TASK STATEMENT
Give back, word for word, the part of the Chicago police article from "Chicago Police Superintendent" to "detaining her grandson.".

GIVEN PASSAGE
########
# Another Young Child Traumatized By Police



## Ms. Tarabotti (Jun 7, 2018)

BLACK VOICES 
06/07/2018 05:05 pm ET *Updated* 1 hour ago
*Chicago Police Defend Handcuffing 10-Year-Old Boy Mistaken For Armed Teen*
He’s “scarred for life,” the child’s mother says.



By David Lohr
X

Chicago Police Superintendent Eddie Johnson is defending officers who were caught on camera handcuffing and detaining a 10-year-old boy during a search for a teen suspect.

“They followed all of the rules and protocols that we have in place, so I’m not concerned about that at all,” Johnson said during a Wednesday press conference.

Chicago’s WMAQ-TV obtained a video that captured the June 1 incident, which shows the fourth-grader handcuffed and crying in front of a police car.

According to Johnson, the officers were investigating multiple reports of a teenager who’d allegedly been seen “passing out a gun.”

A woman in the video, whom WMAQ-TV identifies as the boy’s grandmother, can be heard on the video questioning the officers about their reason for detaining her grandson.

“You can see that he doesn’t have any weapons on him,” she said in the footage. “I raised up my grandbaby’s shirt. He don’t have anything on him. Take those handcuffs off of him.” 






NBCCHICAGOCOM
A still image from the video.


Subscribe to the Black Voices email.
Amplifying black voices through news that matters.
########
DATA SECTION
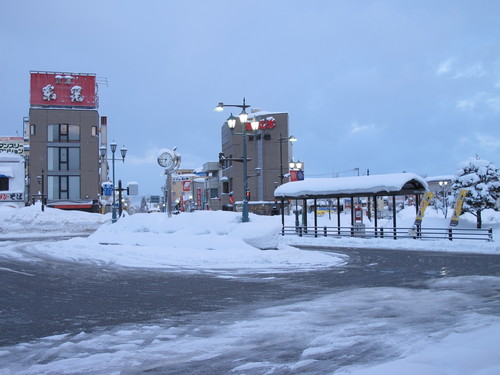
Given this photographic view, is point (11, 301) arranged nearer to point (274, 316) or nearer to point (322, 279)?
point (274, 316)

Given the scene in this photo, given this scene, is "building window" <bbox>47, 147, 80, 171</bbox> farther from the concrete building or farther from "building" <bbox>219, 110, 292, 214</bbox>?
"building" <bbox>219, 110, 292, 214</bbox>

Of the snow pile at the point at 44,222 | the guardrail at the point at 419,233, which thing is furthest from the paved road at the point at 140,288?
the snow pile at the point at 44,222

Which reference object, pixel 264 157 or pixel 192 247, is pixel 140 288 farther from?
pixel 264 157

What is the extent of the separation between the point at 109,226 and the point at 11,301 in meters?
15.0

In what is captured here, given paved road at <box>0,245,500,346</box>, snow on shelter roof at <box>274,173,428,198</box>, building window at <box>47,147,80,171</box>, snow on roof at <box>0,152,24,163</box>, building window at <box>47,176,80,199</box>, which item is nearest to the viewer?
paved road at <box>0,245,500,346</box>

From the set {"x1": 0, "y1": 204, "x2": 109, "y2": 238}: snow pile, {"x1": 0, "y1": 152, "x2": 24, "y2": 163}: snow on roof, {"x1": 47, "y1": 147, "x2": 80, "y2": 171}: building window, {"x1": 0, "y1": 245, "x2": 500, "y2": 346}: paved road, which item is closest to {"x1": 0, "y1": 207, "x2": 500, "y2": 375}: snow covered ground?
{"x1": 0, "y1": 245, "x2": 500, "y2": 346}: paved road

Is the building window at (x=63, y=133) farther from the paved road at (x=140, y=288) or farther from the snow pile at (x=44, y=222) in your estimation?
the paved road at (x=140, y=288)

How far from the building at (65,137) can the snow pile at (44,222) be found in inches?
625

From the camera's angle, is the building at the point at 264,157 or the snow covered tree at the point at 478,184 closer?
the snow covered tree at the point at 478,184

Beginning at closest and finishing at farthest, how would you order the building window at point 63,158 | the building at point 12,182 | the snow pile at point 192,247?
the snow pile at point 192,247
the building at point 12,182
the building window at point 63,158

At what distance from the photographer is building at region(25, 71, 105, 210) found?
63406 millimetres

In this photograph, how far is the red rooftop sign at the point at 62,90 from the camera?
6431cm

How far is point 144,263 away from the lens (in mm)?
15312

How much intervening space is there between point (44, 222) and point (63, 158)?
2221 centimetres
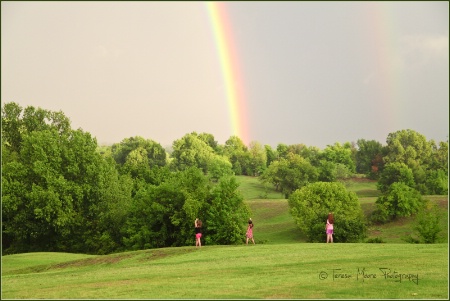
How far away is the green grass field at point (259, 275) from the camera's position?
1938 centimetres

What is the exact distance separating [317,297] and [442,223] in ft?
226

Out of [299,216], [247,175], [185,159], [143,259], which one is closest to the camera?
[143,259]

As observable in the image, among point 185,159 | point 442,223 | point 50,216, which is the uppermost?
point 185,159

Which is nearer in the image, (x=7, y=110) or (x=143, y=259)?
(x=143, y=259)

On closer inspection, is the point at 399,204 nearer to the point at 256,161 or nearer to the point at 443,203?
the point at 443,203

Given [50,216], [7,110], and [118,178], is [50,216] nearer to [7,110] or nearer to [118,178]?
[118,178]

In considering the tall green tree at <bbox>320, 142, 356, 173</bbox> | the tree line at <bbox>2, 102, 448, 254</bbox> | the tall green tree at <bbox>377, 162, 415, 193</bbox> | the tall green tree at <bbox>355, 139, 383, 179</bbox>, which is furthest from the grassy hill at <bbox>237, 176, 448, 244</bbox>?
the tall green tree at <bbox>320, 142, 356, 173</bbox>

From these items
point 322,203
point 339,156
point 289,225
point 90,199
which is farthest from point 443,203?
point 339,156

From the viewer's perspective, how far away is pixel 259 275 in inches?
937

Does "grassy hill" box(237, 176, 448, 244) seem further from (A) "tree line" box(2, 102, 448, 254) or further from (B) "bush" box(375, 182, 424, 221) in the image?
(A) "tree line" box(2, 102, 448, 254)

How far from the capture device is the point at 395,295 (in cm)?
1859

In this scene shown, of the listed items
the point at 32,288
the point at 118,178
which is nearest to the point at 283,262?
the point at 32,288

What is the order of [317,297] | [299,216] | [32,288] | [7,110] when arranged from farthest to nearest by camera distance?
[7,110] → [299,216] → [32,288] → [317,297]

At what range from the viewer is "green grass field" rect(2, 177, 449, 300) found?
19.4 metres
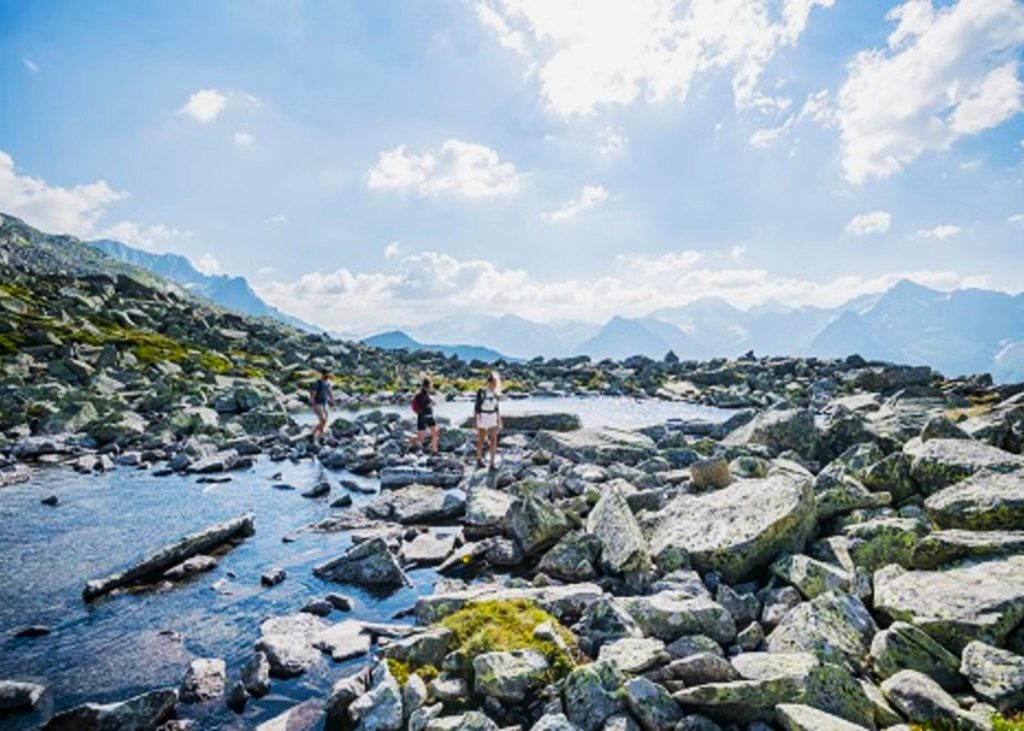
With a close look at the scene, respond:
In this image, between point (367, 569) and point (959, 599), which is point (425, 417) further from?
point (959, 599)

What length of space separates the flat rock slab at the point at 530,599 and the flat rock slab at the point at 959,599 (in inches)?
196

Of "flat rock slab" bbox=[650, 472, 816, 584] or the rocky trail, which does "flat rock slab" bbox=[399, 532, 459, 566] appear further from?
"flat rock slab" bbox=[650, 472, 816, 584]

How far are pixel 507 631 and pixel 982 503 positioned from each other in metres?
10.1

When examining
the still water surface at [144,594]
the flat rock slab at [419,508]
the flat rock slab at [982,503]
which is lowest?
the still water surface at [144,594]

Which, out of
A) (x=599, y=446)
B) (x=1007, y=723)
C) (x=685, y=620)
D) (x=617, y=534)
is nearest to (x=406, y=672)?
(x=685, y=620)

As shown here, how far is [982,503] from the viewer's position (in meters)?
11.9

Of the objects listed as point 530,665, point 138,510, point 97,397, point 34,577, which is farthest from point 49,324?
point 530,665

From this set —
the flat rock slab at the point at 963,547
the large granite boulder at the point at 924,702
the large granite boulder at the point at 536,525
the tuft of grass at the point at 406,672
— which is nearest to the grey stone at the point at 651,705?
the large granite boulder at the point at 924,702

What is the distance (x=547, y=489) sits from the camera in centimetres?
1950

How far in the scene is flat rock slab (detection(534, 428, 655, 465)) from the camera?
2838cm

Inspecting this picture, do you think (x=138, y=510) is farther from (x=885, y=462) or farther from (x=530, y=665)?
(x=885, y=462)

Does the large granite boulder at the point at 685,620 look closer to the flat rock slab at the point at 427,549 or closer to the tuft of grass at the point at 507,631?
the tuft of grass at the point at 507,631

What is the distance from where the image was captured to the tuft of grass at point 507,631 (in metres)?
8.88

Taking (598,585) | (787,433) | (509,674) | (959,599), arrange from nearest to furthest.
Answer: (509,674), (959,599), (598,585), (787,433)
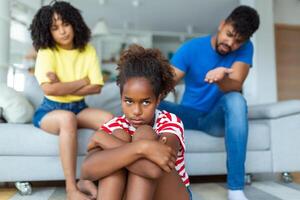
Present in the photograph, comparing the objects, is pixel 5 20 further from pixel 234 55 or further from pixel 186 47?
pixel 234 55

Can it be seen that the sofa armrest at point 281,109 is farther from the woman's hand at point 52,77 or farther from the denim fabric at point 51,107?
the woman's hand at point 52,77

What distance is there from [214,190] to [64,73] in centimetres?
106

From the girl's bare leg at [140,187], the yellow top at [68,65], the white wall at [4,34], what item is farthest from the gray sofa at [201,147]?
the girl's bare leg at [140,187]

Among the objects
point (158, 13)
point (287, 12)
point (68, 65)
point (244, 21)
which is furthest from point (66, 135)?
point (158, 13)

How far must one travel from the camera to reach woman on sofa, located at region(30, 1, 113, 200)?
4.93 feet

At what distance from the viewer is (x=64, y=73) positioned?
1.63 m

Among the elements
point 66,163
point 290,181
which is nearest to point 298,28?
point 290,181

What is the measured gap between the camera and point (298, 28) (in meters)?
4.86

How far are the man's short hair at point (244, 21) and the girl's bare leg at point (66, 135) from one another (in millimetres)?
969

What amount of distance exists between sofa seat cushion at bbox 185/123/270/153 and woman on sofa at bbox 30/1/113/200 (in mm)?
528

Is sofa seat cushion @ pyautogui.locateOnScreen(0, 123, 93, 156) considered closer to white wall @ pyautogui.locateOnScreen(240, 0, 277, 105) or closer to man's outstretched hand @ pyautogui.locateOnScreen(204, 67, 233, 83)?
man's outstretched hand @ pyautogui.locateOnScreen(204, 67, 233, 83)

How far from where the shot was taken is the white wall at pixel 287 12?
4716 millimetres

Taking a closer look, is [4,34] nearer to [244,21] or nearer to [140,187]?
[244,21]

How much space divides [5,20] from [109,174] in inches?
→ 88.4
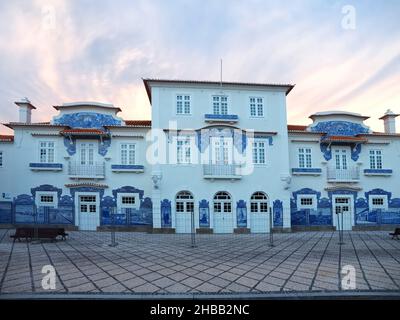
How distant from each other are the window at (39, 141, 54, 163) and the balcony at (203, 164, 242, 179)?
452 inches

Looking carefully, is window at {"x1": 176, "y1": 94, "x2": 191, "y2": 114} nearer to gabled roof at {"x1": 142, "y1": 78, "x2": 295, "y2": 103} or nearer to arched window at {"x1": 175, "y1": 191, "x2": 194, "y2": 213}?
gabled roof at {"x1": 142, "y1": 78, "x2": 295, "y2": 103}

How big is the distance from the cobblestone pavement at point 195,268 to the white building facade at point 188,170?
6.59m

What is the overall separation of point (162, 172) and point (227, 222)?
5712 mm

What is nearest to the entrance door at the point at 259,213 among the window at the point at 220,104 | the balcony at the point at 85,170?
the window at the point at 220,104

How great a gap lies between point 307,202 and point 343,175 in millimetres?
3640

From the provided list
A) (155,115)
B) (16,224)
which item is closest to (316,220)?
(155,115)

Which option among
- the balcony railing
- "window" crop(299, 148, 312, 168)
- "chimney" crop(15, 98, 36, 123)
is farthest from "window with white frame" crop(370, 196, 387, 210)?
"chimney" crop(15, 98, 36, 123)

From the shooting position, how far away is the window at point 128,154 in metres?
18.8

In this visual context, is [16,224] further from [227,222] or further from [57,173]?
[227,222]

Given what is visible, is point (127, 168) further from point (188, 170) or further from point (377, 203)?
point (377, 203)

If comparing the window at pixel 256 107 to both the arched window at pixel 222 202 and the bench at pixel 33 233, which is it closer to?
the arched window at pixel 222 202

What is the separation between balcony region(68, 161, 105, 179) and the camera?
18.1m

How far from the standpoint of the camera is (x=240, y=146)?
17.7m

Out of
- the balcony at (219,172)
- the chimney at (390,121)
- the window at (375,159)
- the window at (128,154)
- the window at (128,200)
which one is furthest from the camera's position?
the chimney at (390,121)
########
COMPLETED TASK
Chicago Police Superintendent Eddie Johnson is defending officers who were caught on camera handcuffing and detaining a 10-year-old boy during a search for a teen suspect.

“They followed all of the rules and protocols that we have in place, so I’m not concerned about that at all,” Johnson said during a Wednesday press conference.

Chicago’s WMAQ-TV obtained a video that captured the June 1 incident, which shows the fourth-grader handcuffed and crying in front of a police car.

According to Johnson, the officers were investigating multiple reports of a teenager who’d allegedly been seen “passing out a gun.”

A woman in the video, whom WMAQ-TV identifies as the boy’s grandmother, can be heard on the video questioning the officers about their reason for detaining her grandson.